• [Study questions]:
1 – Please list every person the passage about the music grant names as a collaborator of Dr. Corlett on the Yale study.
2 – Decide whether each statement agrees with the passage about the music grant, giving yes or no and the words from the passage that settle it: (a) The grant funds five years of research. (b) The Sound Health initiative began in 2017. (c) This year's grants are the second round awarded through Sound Health.
3 – Write the next part of the passage about the music grant, starting after its final sentence.

Philip Corlett, PhD, associate professor in the Yale School of Medicine, Department of Psychiatry, will receive a $2.1 million grant to study the impact of music on people with psychotic illnesses. The grant supports five years of mixed-methods research, incorporating both neuroscience and social science to gather insight into how music works in the brains of individuals experiencing psychosis.
The National Institutes of Health (NIH) awarded the grant through its Sound Health initiative—a partnership between the NIH and the John F. Kennedy Center for the Performing Arts, in association with the National Endowment for the Arts—that launched in 2017 to explore the brain’s relationship with music. Sound Health aims to better understand the potential of music for treating a wide range of conditions resulting from neurological and other disorders, including Parkinson’s disease, stroke, chronic pain, and many more. This year’s grants are the first awarded through the initiative.
Dr. Corlett, a cognitive neuroscientist who works on the brain mechanisms of psychosis, perception, and belief, is the principal investigator of the Yale study. His collaborators include Michael Rowe, PhD, co-director of the Yale Program for Recovery & Community Health and an expert in qualitative research methods; Adam Christoferson, founder and director of Musical Intervention; Sarah Fineberg, MD, PhD; Al Powers, MD; and Claire Bien, M.Ed. Their broader interdisciplinary team incorporates computational psychiatrists, clinicians, musicologists, advocates, and people with lived experience of psychosis. The group is affiliated with Connecticut Mental Health Center, a clinical and research hub of the Yale Department of Psychiatry that is run in collaboration with the Connecticut Department of Mental Health and Addiction Services (DMHAS).

• [Material supplied]:
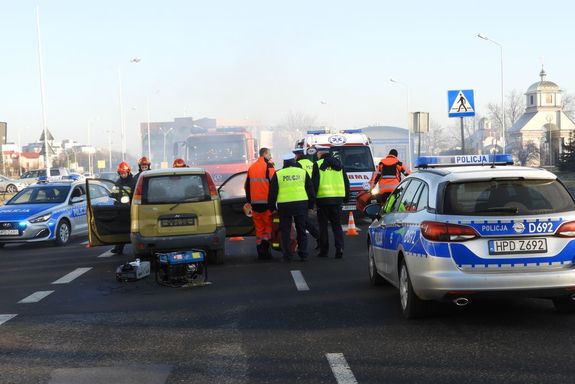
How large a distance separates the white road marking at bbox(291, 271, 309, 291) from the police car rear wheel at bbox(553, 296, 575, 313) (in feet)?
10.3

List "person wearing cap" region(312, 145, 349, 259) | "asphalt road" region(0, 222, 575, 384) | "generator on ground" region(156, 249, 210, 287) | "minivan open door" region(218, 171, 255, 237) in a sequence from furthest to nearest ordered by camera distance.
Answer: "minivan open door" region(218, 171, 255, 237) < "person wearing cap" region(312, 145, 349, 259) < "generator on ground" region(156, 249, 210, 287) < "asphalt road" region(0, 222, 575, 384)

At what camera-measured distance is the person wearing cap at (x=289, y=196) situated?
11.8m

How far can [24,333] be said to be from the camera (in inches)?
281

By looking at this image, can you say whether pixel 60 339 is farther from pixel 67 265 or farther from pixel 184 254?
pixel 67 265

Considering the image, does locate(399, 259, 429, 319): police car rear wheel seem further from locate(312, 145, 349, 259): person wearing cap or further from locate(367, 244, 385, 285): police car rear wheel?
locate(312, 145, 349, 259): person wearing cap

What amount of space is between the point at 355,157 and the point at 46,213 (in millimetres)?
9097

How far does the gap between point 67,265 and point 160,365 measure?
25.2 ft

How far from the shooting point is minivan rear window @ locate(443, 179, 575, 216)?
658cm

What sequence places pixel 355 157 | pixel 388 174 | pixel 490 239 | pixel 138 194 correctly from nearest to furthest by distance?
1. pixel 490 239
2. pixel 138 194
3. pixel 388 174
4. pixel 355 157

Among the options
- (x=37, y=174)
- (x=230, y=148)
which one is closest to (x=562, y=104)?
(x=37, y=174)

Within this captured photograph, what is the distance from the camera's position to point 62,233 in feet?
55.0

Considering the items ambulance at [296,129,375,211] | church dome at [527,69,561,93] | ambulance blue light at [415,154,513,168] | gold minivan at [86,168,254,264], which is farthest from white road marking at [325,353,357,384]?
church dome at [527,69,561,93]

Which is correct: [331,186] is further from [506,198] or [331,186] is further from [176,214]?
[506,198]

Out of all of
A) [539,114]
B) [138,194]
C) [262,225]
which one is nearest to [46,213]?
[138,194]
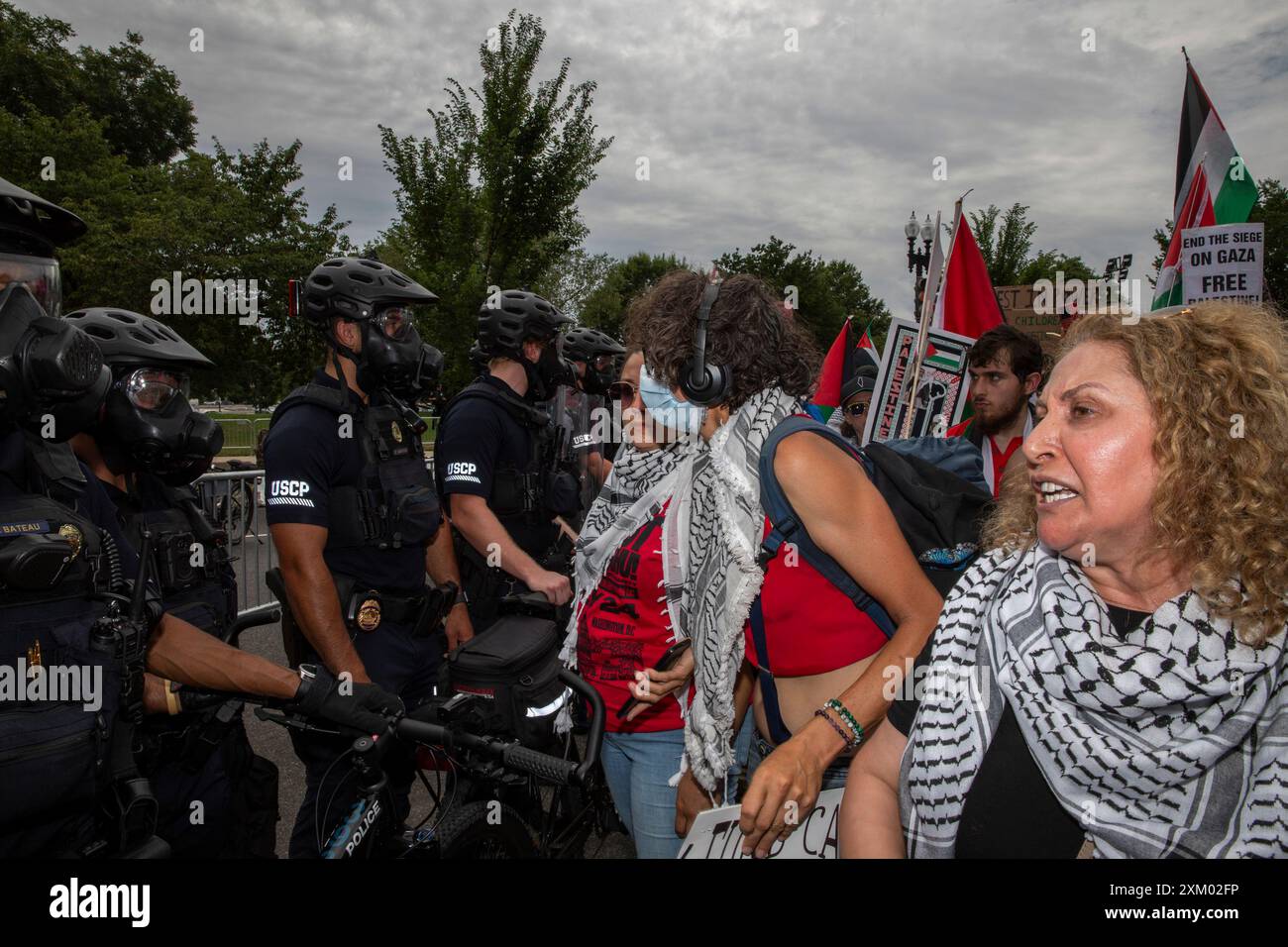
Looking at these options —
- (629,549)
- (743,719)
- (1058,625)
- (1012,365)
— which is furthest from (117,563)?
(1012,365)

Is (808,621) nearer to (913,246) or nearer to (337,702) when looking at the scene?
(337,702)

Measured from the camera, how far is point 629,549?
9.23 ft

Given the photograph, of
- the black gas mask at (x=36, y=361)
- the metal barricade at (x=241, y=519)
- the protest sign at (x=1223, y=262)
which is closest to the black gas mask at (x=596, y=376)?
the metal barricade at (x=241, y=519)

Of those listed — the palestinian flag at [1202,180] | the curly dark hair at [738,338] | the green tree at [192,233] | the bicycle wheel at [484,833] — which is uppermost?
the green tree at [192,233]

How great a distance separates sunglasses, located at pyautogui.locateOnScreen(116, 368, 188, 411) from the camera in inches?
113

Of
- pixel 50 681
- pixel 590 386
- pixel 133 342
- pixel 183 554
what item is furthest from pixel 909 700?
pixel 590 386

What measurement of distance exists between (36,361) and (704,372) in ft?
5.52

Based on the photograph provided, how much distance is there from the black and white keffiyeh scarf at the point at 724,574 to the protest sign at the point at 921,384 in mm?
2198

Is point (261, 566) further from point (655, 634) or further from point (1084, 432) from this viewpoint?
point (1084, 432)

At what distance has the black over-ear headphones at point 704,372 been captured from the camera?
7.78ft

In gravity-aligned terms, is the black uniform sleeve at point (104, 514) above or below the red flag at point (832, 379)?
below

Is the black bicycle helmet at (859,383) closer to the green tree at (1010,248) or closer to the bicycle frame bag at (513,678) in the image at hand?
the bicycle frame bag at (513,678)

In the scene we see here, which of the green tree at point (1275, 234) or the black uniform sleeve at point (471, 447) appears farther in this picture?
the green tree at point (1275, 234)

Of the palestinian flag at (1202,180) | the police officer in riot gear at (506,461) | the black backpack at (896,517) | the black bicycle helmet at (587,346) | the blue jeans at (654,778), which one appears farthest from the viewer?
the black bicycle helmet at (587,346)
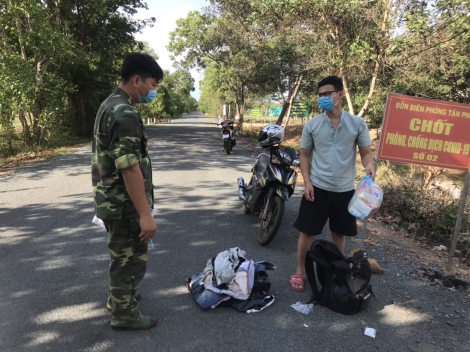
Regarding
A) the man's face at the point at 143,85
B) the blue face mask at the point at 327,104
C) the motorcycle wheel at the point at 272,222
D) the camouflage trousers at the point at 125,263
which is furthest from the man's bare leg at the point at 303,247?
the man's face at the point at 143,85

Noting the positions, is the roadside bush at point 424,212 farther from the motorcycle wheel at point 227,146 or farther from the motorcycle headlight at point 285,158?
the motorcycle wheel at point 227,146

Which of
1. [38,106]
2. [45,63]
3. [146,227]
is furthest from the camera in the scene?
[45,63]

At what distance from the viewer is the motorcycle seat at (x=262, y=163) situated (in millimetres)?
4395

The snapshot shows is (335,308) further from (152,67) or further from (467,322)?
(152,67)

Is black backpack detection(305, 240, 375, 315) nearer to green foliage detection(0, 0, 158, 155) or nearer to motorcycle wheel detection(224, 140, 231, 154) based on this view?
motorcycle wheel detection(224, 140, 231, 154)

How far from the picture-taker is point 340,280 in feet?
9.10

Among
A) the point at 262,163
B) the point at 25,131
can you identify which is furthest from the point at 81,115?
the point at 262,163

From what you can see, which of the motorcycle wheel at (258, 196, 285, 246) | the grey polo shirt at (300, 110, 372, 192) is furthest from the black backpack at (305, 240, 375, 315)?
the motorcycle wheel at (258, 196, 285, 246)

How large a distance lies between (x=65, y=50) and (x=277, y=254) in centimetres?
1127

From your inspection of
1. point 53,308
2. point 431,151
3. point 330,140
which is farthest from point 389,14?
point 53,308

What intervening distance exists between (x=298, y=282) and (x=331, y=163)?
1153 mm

==

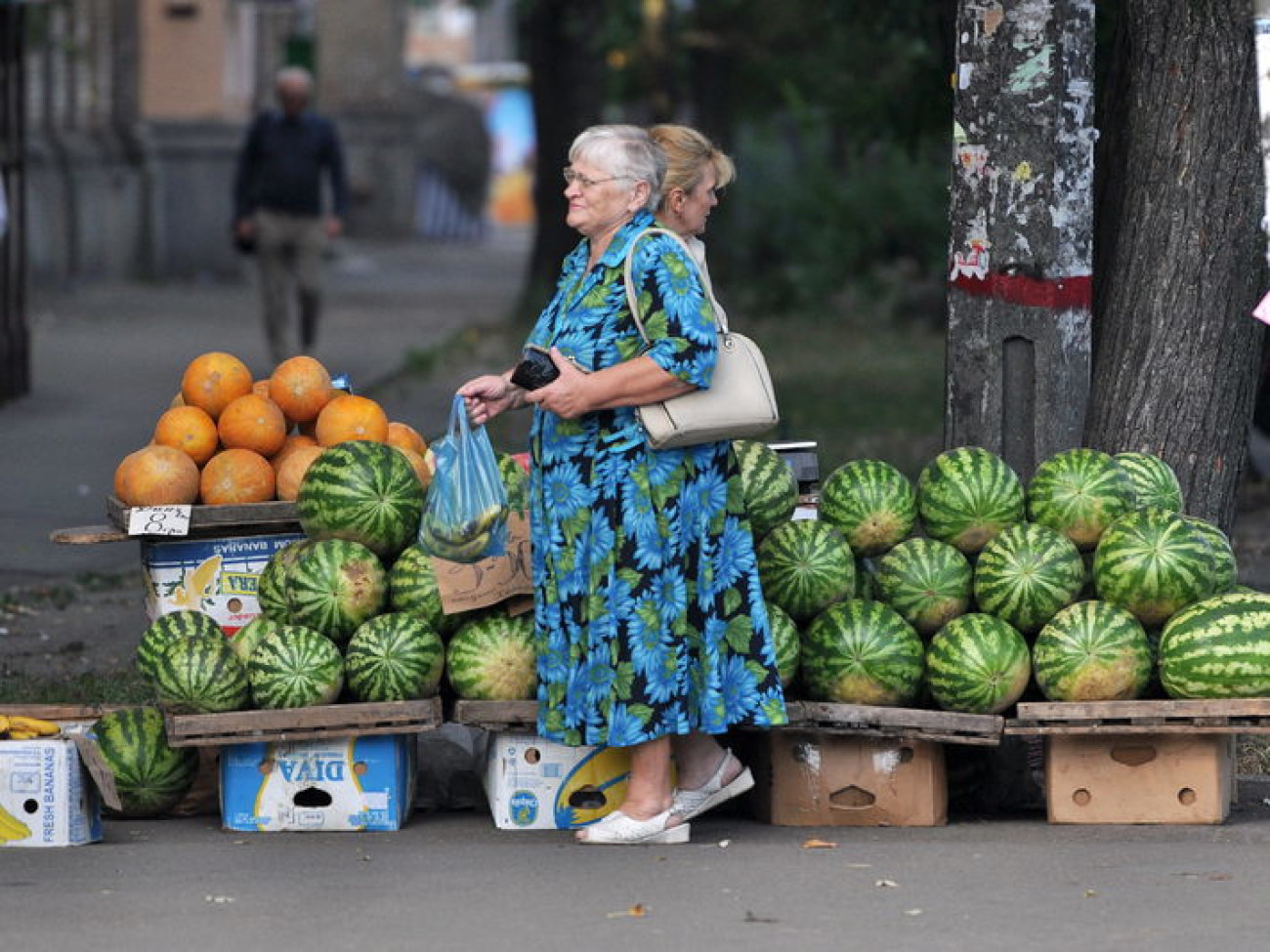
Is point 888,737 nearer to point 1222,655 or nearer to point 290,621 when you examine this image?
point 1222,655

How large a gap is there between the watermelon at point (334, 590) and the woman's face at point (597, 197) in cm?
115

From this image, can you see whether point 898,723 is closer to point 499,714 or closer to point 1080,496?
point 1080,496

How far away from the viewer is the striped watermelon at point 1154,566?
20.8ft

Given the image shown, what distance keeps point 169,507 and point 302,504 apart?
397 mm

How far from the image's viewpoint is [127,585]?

---

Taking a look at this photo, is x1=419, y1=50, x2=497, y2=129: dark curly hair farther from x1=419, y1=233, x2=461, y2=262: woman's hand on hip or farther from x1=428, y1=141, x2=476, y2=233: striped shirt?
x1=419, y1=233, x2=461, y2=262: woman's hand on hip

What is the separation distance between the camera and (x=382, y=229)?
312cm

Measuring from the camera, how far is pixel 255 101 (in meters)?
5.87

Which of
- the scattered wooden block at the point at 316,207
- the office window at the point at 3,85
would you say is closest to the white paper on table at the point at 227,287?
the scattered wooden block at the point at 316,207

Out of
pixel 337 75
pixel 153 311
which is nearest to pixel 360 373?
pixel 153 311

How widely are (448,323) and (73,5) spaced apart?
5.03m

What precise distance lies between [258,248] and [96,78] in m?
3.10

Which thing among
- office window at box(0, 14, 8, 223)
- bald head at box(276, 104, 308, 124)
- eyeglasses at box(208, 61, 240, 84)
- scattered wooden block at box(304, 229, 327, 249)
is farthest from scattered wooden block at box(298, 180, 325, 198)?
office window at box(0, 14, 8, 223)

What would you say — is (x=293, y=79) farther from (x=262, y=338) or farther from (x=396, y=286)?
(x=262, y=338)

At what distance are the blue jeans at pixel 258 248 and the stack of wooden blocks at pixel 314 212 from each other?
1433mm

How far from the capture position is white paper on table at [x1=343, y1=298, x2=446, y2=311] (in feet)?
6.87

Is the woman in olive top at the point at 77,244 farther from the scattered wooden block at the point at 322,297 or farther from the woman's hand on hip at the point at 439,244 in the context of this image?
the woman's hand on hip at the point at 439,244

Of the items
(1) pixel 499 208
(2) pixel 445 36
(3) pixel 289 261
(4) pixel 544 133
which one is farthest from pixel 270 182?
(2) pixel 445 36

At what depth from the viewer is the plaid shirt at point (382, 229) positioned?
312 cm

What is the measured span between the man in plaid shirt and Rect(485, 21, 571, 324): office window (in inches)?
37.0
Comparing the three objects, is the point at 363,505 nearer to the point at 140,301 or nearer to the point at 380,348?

• [Answers to each task]:
1 – Michael Rowe, Adam Christoferson, Sarah Fineberg, Al Powers, Claire Bien

2 –
(a) Yes: "The grant supports five years of mixed-methods research"
(b) Yes: "that launched in 2017 to explore the brain’s relationship with music"
(c) No: "This year’s grants are the first awarded through the initiative."

3 –
Dr. Corlett's study aims to understand why listening to and making music helps mitigate distress in people with psychotic illnesses. Using neuroscientific testing and qualitative interviewing, researchers will try to uncover the mechanisms behind a music-based intervention called SING (“song-making in a group”). To learn more about the study, visit the Sound Health funding page.
“We are very excited to receive one of the first-ever Sound Health Initiative grants,” said Dr. Corlett. “In clinical settings, we have witnessed firsthand how music-making has an incredibly positive impact on people in mental health recovery, including those experiencing psychotic illnesses. We are eager to learn why by investigating the underlying brain mechanisms at work. In the long run, we hope our work will help to unlock the power of music to improve human health.”
“The Department of Mental Health and Addiction Services recognizes the power of music in helping individuals along in their recovery, and we offer music therapy in a number of our facilities,” said DMHAS Commissioner Miriam Delphin-Rittmon, PhD. “This grant is an opportunity to demonstrate the positive impacts of music on mental health, and to gain a better understanding of music’s physiological impact on the brain as well.”